## Set problem 1:
Duplicate the passage on machine-readable media and hardware modules, from "[0170] Certain embodiments" up to and including "as described herein.".
━━━ Source passage ━━━
Inputs harvested by any one or more of these input components may
be accessible and available for use by any of the modules described
herein.
[0168] As used herein, the term "memory" refers to a
machine-readable medium able to store data temporarily or
permanently and may be taken to include, but not be limited to,
random-access memory (RAM), read-only memory (ROM), buffer memory,
flash memory, and cache memory. While the machine-readable medium
1322 is shown in an example embodiment to be a single medium, the
term "machine-readable medium" should be taken to include a single
medium or multiple media (e.g., a centralized or distributed
database, or associated caches and servers) able to store
instructions. The term "machine-readable medium" shall also be
taken to include any medium, or combination of multiple media, that
is capable of storing the instructions 1324 for execution by the
machine 1300, such that the instructions 1324, when executed by one
or more processors of the machine 1300 (e.g., processor 1302),
cause the machine 1300 to perform any one or more of the
methodologies described herein, in whole or in part. Accordingly, a
"machine-readable medium" refers to a single storage apparatus or
device, as well as cloud-based storage systems or storage networks
that include multiple storage apparatus or devices. The term
"machine-readable medium" shall accordingly be taken to include,
but not be limited to, one or more tangible (e.g., non-transitory)
data repositories in the form of a solid-state memory, an optical
medium, a magnetic medium, or any suitable combination thereof.
[0169] Throughout this specification, plural instances may
implement components, operations, or structures described as a
single instance. Although individual operations of one or more
methods are illustrated and described as separate operations, one
or more of the individual operations may be performed concurrently,
and nothing requires that the operations be performed in the order
illustrated. Structures and functionality presented as separate
components in example configurations may be implemented as a
combined structure or component. Similarly, structures and
functionality presented as a single component may be implemented as
separate components. These and other variations, modifications,
additions, and improvements fall within the scope of the subject
matter herein.
[0170] Certain embodiments are described herein as including logic
or a number of components, modules, or mechanisms. Modules may
constitute software modules (e.g., code stored or otherwise
embodied on a machine-readable medium or in a transmission medium),
hardware modules, or any suitable combination thereof. A "hardware
module" is a tangible (e.g., non-transitory) unit capable of
performing certain operations and may be configured or arranged in
a certain physical manner. In various example embodiments, one or
more computer systems (e.g., a standalone computer system, a client
computer system, or a server computer system) or one or more
hardware modules of a computer system (e.g., a processor or a group
of processors) may be configured by software (e.g., an application
or application portion) as a hardware module that operates to
perform certain operations as described herein.
[0171] In some embodiments, a hardware module may be implemented
mechanically, electronically, or any suitable combination thereof.
For example, a hardware module may include dedicated circuitry or
logic that is permanently configured to perform certain operations.
━━━ Provided entries ━━━
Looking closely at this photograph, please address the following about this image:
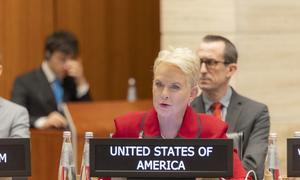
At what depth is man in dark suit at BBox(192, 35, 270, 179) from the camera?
487 cm

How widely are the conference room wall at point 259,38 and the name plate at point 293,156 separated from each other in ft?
10.3

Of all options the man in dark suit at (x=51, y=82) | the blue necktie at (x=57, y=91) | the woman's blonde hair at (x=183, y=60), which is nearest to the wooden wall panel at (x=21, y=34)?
the man in dark suit at (x=51, y=82)

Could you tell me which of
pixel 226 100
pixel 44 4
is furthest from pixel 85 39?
pixel 226 100

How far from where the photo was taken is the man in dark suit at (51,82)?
705 cm

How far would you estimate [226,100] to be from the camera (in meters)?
5.02

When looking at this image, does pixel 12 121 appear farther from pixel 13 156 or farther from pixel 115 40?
pixel 115 40

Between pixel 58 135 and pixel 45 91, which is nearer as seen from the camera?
pixel 58 135

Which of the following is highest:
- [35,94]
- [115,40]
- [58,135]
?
[115,40]

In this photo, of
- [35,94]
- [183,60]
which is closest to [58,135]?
[35,94]

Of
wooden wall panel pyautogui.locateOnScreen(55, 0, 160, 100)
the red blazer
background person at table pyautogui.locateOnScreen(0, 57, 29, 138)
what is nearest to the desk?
background person at table pyautogui.locateOnScreen(0, 57, 29, 138)

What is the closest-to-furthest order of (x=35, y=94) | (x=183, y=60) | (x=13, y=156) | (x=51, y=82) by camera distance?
(x=13, y=156) < (x=183, y=60) < (x=35, y=94) < (x=51, y=82)

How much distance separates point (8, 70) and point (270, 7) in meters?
3.32

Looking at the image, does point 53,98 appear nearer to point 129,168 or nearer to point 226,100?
point 226,100

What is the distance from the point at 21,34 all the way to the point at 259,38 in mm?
3179
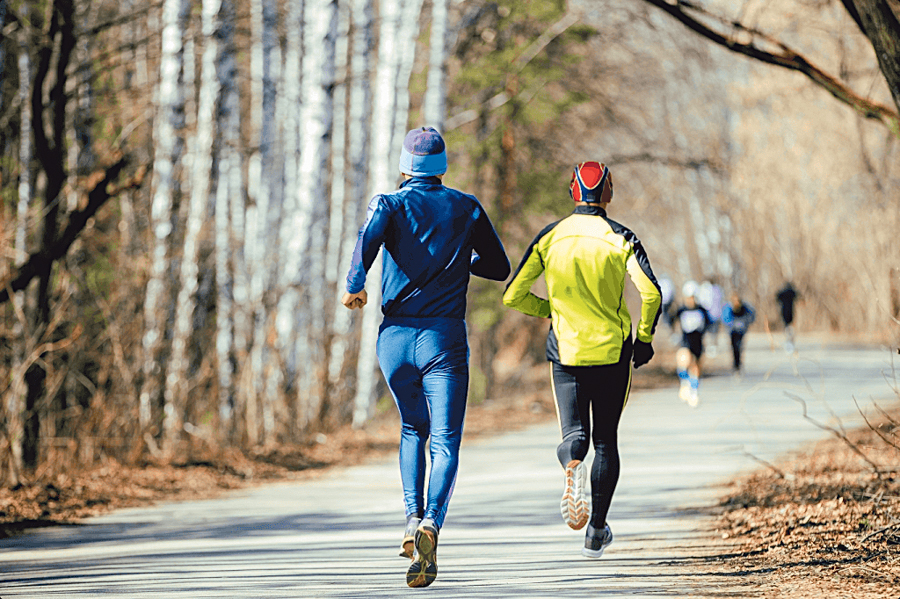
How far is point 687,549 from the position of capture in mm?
7598

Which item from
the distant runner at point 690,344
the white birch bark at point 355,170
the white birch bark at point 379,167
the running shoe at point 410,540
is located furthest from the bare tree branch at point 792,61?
the distant runner at point 690,344

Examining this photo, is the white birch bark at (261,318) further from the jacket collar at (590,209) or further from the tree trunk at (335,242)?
the jacket collar at (590,209)

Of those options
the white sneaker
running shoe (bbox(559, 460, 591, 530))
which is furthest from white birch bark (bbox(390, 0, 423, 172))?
running shoe (bbox(559, 460, 591, 530))

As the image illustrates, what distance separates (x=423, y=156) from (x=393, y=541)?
274cm

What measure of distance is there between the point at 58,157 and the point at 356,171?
306 inches

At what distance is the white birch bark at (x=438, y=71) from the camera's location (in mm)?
19234

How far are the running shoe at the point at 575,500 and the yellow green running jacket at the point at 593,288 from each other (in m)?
0.54

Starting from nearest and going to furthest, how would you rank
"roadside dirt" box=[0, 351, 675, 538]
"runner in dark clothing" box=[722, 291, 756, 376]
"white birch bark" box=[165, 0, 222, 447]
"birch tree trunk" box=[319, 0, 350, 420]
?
1. "roadside dirt" box=[0, 351, 675, 538]
2. "white birch bark" box=[165, 0, 222, 447]
3. "birch tree trunk" box=[319, 0, 350, 420]
4. "runner in dark clothing" box=[722, 291, 756, 376]

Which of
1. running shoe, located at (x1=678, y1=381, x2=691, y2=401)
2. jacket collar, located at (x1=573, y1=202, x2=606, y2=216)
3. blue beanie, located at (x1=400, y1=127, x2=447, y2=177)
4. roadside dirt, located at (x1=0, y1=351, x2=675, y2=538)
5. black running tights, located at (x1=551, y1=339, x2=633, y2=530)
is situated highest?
A: blue beanie, located at (x1=400, y1=127, x2=447, y2=177)

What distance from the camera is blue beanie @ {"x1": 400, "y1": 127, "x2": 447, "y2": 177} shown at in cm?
660

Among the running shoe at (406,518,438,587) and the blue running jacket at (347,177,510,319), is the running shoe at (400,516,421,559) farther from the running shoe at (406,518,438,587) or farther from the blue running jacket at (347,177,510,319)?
the blue running jacket at (347,177,510,319)

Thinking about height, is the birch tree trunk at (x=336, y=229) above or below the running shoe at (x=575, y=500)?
above

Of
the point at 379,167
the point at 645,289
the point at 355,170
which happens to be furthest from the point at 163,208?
the point at 645,289

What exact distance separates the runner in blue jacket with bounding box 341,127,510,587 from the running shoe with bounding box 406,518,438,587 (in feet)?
0.48
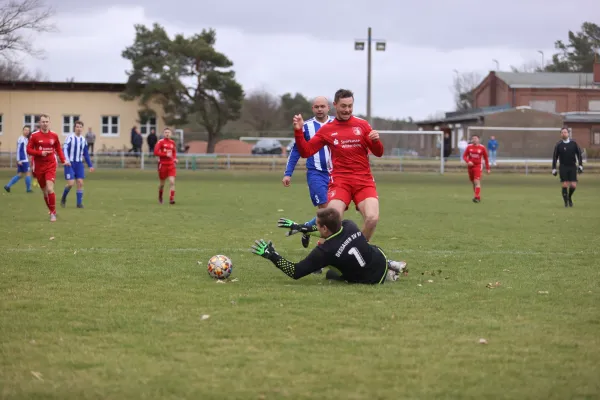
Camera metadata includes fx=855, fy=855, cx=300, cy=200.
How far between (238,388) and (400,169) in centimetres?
4240

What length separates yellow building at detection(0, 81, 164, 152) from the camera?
202ft

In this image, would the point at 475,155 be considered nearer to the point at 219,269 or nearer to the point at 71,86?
the point at 219,269

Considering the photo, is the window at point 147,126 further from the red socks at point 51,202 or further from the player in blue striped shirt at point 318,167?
the player in blue striped shirt at point 318,167

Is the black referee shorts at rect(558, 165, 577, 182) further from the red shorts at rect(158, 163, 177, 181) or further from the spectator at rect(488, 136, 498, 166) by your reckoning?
the spectator at rect(488, 136, 498, 166)

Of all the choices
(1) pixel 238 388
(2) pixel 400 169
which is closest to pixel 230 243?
(1) pixel 238 388

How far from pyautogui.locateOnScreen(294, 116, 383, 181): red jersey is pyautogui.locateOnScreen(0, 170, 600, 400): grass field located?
145 cm

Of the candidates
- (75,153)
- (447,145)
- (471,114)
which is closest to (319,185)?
(75,153)

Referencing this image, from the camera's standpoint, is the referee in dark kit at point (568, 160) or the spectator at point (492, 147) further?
the spectator at point (492, 147)

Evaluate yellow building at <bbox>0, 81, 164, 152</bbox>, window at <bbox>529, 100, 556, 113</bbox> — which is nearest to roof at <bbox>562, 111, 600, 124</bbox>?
window at <bbox>529, 100, 556, 113</bbox>

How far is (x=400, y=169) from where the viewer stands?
47.3m

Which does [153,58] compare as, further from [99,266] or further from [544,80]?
[99,266]

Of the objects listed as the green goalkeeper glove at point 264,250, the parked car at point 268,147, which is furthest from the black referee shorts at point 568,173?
the parked car at point 268,147

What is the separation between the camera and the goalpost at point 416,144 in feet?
164

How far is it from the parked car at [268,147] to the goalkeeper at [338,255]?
4462 cm
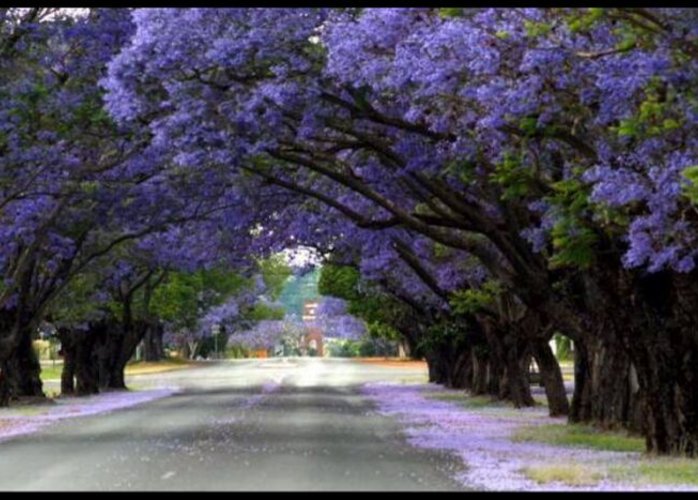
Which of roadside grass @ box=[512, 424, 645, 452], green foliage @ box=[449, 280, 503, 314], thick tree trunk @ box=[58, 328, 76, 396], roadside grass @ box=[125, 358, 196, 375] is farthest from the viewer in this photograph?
roadside grass @ box=[125, 358, 196, 375]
━━━
## Set problem 2:
From the listing, set down the lines from the line with "Which does [153,58]" up to and including the last line of the listing, and leave the pictures out.

## Task output 1:
[0170] Certain embodiments are described herein as including logic
or a number of components, modules, or mechanisms. Modules may
constitute software modules (e.g., code stored or otherwise
embodied on a machine-readable medium or in a transmission medium),
hardware modules, or any suitable combination thereof. A "hardware
module" is a tangible (e.g., non-transitory) unit capable of
performing certain operations and may be configured or arranged in
a certain physical manner. In various example embodiments, one or
more computer systems (e.g., a standalone computer system, a client
computer system, or a server computer system) or one or more
hardware modules of a computer system (e.g., a processor or a group
of processors) may be configured by software (e.g., an application
or application portion) as a hardware module that operates to
perform certain operations as described herein.

## Task output 2:
Which does [153,58] compare as, further from [99,266] or further from [544,80]?
[99,266]

Of the objects listed as the green goalkeeper glove at point 264,250, the parked car at point 268,147, which is furthest from the black referee shorts at point 568,173?
the parked car at point 268,147

What is the separation between the camera and the goalpost at point 416,144 in feet?
164

How far is it from the parked car at [268,147] to the goalkeeper at [338,255]?
4462 cm
Which of roadside grass @ box=[512, 424, 645, 452], green foliage @ box=[449, 280, 503, 314], thick tree trunk @ box=[58, 328, 76, 396], roadside grass @ box=[125, 358, 196, 375] is farthest from the viewer in this photograph?
roadside grass @ box=[125, 358, 196, 375]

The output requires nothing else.